|
At T-Mobile, we invest in YOU! Our Total Rewards Package ensures that employees get the same big love we give our customers. All team members receive a competitive base salary and compensation package - this is Total Rewards. Employees enjoy multiple wealth-building opportunities through our annual stock grant, employee stock purchase plan, 401(k), and access to free, year-round money coaches. That's how we're UNSTOPPABLE for our employees!
Are you ready to join the Un-carrier movement?
The Site Reliability Engineer at T-Mobile is instrumental in enhancing system reliability and resilience, ensuring our digital infrastructure operates seamlessly. By automating processes and reducing manual efforts, they minimize operational incidents and streamline software development and deployment. Their proficiency in programming, scripting languages, and incident response management fortifies our systems against disruptions. Through continuous learning and adaptation to new technologies, they drive innovation and maintain system robustness. Their contributions are vital to the stability and performance of T-Mobile's digital operations, directly impacting our service quality and operational efficiency.
We pride ourselves on encouraging a culture of innovation, advocating for agile methodologies, and promoting transparency in all that we do. Join us in embodying the spirit of the 'Un-carrier' and make a tangible impact! If you're up to the challenge, apply today!
Job Responsibilities:
- Automates processes to enhance system reliability and resilience
- Own the reliability, scalability, and uptime of business-critical systems and services.
- Build self-healing systems that automatically detect and recover from faults.
- Implement redundancy, failover, and chaos testing strategies to validate system resilience.
- Apply and refine SLOs/SLIs to measure and improve reliability outcomes.
- Develop runbooks, automation scripts, and incident workflows that improve recovery time.
- Integrate reliability best practices into the software development lifecycle.
- Collaborate closely with Platform, Cloud, and Development teams to design for reliability.
- Minimizes operational incidents through proactive monitoring and maintenance
- Maintain and improve service-level objectives (SLOs) and error budgets for production systems.
- Develop and enhance observability platforms (Prometheus, Grafana, CloudWatch, Azure Monitor) for deep visibility into system health.
- Build and tune alerting systems to detect anomalies before they impact users.

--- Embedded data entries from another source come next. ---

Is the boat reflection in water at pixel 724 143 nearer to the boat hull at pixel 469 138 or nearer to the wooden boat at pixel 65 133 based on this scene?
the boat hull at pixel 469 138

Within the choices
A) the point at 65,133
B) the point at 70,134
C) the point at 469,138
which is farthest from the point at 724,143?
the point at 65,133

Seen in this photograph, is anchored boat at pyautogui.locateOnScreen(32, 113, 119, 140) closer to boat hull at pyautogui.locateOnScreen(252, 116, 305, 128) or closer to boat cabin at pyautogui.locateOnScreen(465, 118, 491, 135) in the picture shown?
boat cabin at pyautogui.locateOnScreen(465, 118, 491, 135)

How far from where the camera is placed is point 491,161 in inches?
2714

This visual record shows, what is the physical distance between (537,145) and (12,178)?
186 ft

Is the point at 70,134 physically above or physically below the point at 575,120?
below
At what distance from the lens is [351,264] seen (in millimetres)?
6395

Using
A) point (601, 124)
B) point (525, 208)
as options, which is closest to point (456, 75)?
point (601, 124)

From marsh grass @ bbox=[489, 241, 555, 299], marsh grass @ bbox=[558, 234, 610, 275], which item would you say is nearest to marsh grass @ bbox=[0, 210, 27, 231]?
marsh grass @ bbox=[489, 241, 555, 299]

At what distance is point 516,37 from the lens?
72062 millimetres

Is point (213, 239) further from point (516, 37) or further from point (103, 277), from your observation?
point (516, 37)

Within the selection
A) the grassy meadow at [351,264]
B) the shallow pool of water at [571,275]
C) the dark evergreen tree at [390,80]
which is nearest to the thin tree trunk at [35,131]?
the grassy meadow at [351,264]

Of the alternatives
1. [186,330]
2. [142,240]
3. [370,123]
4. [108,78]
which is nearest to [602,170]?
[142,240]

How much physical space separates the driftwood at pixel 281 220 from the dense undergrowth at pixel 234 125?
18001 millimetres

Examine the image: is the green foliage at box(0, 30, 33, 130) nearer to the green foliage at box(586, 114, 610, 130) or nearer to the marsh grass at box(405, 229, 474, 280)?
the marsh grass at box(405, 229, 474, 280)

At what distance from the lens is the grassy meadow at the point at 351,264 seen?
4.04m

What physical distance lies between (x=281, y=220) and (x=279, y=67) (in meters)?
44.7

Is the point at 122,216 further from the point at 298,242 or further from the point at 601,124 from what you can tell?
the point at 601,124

- Analyze system metrics, logs, and traces to identify performance bottlenecks.
- Lead capacity planning and performance optimization efforts across multiple environments.
- Streamlines software development and deployment processes
- Partner with operations and development teams to ensure service stability across hybrid infrastructure.
- Design and implement automation for infrastructure provisioning and environment management using Terraform, Ansible, and Python.
- Optimize CI/CD pipelines (GitLab CI/CD, Jenkins) to accelerate deployments while maintaining stability.
- Develops scripts and tools to reduce manual efforts in operational tasks
- Maintain reusable automation modules and operational tooling for reliability improvements.
- Manages incident response to ensure rapid recovery and minimal disruption
- Lead incident response and root cause analysis to minimize downtime and prevent recurrence.
- Contribute to post-incident reviews and reliability roadmaps to drive continuous improvement.
- Adapts to new technologies to maintain and enhance system robustness
- Stay current with new SRE methodologies, tools, and infrastructure technologies.
Education and Work Experience:
- Bachelor's Degree Computer Science or Engineering (Required)
- Master's/Advanced Degree Computer Science or Data Science (Preferred)
- 2-4 years developing and maintaining CI/CD pipelines for software deployment (Required)
- 2-4 years implementing and managing cloud-native platforms and solutions (Required)
- 2-4 years guiding and mentoring teams in reliability engineering practices (Required)
Knowledge, Skills and Abilities:
- Problem Solving Ability to identify, analyze, and resolve system reliability issues. (Required)
- Scripting Languages Proficiency in scripting languages such as Python or Bash to automate tasks and processes. (Required)
- Incident Response Management Skilled in managing and responding to system incidents to minimize downtime and impact. (Required)
Licenses and Certifications:
- Certified Kubernetes Administrator (CKA) - Certification that validates the ability to use Kubernetes, which is crucial for automating deployment, scaling, and operations of application containers across clusters of hosts. (Preferred)
- AWS Certified DevOps Engineer - Certification that demonstrates an individual's expertise in provisioning, operating, and managing distributed application systems on the AWS platform. (Preferred)
- Site Reliability Engineering (SRE) Foundation Certification - Certification that provides a foundational understanding of the SRE philosophy, practices, and tools to enhance the reliability and performance of systems. (Preferred)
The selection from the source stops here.